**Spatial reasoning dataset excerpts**
[start]
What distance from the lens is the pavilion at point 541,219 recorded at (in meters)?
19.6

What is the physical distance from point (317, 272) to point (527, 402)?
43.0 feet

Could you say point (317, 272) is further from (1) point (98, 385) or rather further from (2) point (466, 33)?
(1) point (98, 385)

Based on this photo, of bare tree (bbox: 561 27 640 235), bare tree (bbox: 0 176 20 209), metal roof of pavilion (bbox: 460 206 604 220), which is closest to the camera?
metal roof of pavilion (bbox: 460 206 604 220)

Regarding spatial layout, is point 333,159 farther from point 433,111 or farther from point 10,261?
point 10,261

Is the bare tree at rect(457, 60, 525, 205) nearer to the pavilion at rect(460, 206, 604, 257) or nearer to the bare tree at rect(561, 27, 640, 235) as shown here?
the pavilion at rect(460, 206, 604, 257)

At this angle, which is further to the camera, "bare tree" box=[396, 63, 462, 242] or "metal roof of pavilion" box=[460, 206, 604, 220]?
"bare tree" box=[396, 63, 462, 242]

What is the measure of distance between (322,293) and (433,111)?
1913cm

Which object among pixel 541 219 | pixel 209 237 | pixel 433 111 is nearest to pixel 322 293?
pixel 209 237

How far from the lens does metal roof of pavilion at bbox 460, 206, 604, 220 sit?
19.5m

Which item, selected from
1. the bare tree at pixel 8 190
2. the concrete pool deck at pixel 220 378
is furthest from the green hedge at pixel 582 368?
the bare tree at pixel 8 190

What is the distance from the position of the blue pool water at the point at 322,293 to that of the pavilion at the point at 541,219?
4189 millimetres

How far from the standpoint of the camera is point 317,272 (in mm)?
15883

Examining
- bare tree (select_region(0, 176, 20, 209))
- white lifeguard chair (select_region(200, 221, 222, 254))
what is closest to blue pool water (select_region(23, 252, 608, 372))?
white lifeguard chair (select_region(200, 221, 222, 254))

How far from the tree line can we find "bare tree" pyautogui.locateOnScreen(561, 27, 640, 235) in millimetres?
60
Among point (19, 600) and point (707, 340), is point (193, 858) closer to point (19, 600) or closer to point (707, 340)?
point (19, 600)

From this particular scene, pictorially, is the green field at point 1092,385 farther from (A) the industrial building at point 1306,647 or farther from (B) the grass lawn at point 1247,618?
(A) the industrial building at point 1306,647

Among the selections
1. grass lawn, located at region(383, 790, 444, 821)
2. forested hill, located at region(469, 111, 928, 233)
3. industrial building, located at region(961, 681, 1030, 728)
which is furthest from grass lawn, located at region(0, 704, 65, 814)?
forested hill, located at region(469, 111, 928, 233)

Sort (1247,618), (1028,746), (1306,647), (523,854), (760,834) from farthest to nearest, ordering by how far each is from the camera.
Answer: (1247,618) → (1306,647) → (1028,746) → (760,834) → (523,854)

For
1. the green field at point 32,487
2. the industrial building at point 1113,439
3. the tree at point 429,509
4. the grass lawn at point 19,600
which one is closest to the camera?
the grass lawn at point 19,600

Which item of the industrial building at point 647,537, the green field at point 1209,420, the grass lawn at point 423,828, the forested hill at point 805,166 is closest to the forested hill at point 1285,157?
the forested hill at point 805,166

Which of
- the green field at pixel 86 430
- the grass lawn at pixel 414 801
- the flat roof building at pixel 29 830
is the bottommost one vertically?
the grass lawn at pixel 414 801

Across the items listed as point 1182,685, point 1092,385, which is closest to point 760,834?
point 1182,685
[end]
**The task**
Return every one of the entries above verbatim, with no changes to wording, numbers, or punctuation.

**Exercise response**
What distance from the lens is the pavilion at point 541,219 recorded at (in meters)?
19.6

What is the physical distance from point (317, 272) to point (527, 402)?
43.0 feet

Could you say point (317, 272) is further from (1) point (98, 385) or rather further from (2) point (466, 33)?
(1) point (98, 385)

Based on this photo, of bare tree (bbox: 561 27 640 235), bare tree (bbox: 0 176 20 209), metal roof of pavilion (bbox: 460 206 604 220), which is closest to the camera?
metal roof of pavilion (bbox: 460 206 604 220)

Regarding spatial layout, is point 333,159 farther from point 433,111 or farther from point 10,261?
point 10,261

Is the bare tree at rect(457, 60, 525, 205) nearer to the pavilion at rect(460, 206, 604, 257) or nearer to the bare tree at rect(561, 27, 640, 235) as shown here?
the pavilion at rect(460, 206, 604, 257)

At this angle, which is further to the camera, "bare tree" box=[396, 63, 462, 242] or "metal roof of pavilion" box=[460, 206, 604, 220]?
"bare tree" box=[396, 63, 462, 242]

What is the measure of distance between (322,293) and (433,111)?
1913cm

Which object among pixel 541 219 | pixel 209 237 | pixel 433 111 is nearest to pixel 322 293?
pixel 209 237

How far from the lens does metal roof of pavilion at bbox 460, 206, 604, 220 sit?
19.5m

Which item, selected from
1. the bare tree at pixel 8 190
2. the concrete pool deck at pixel 220 378
is furthest from the green hedge at pixel 582 368?
the bare tree at pixel 8 190

What is the distance from the position of the blue pool water at the point at 322,293 to that of the pavilion at the point at 541,219?
4189 millimetres

How far from the standpoint of the camera is point 317,272 (in mm)?
15883

Examining
- bare tree (select_region(0, 176, 20, 209))
- white lifeguard chair (select_region(200, 221, 222, 254))
what is closest to blue pool water (select_region(23, 252, 608, 372))?
white lifeguard chair (select_region(200, 221, 222, 254))

How far from the tree line can we find "bare tree" pyautogui.locateOnScreen(561, 27, 640, 235) in millimetres?
60
Among point (19, 600) and point (707, 340), is point (193, 858) closer to point (19, 600) or closer to point (707, 340)?
point (19, 600)

From this particular scene, pictorially, is the green field at point 1092,385 farther from (A) the industrial building at point 1306,647 or farther from (B) the grass lawn at point 1247,618?
(A) the industrial building at point 1306,647

Among the selections
1. grass lawn, located at region(383, 790, 444, 821)
2. forested hill, located at region(469, 111, 928, 233)
3. industrial building, located at region(961, 681, 1030, 728)
which is furthest from grass lawn, located at region(0, 704, 65, 814)?
forested hill, located at region(469, 111, 928, 233)

Sort (1247,618), (1028,746), (1306,647), (523,854), (760,834) from farthest to nearest, ordering by how far each is from the camera.
Answer: (1247,618) → (1306,647) → (1028,746) → (760,834) → (523,854)

For
1. the green field at point 32,487
2. the industrial building at point 1113,439
3. the tree at point 429,509
4. the grass lawn at point 19,600
which one is closest to the camera?
the grass lawn at point 19,600

Which item of the industrial building at point 647,537, the green field at point 1209,420, the grass lawn at point 423,828, the forested hill at point 805,166 is closest to the forested hill at point 1285,157?
the forested hill at point 805,166

Which of
- the green field at pixel 86 430
- the grass lawn at pixel 414 801
- the flat roof building at pixel 29 830
is the bottommost one vertically?
the grass lawn at pixel 414 801

Across the items listed as point 1182,685, point 1092,385, which is closest to point 760,834?
point 1182,685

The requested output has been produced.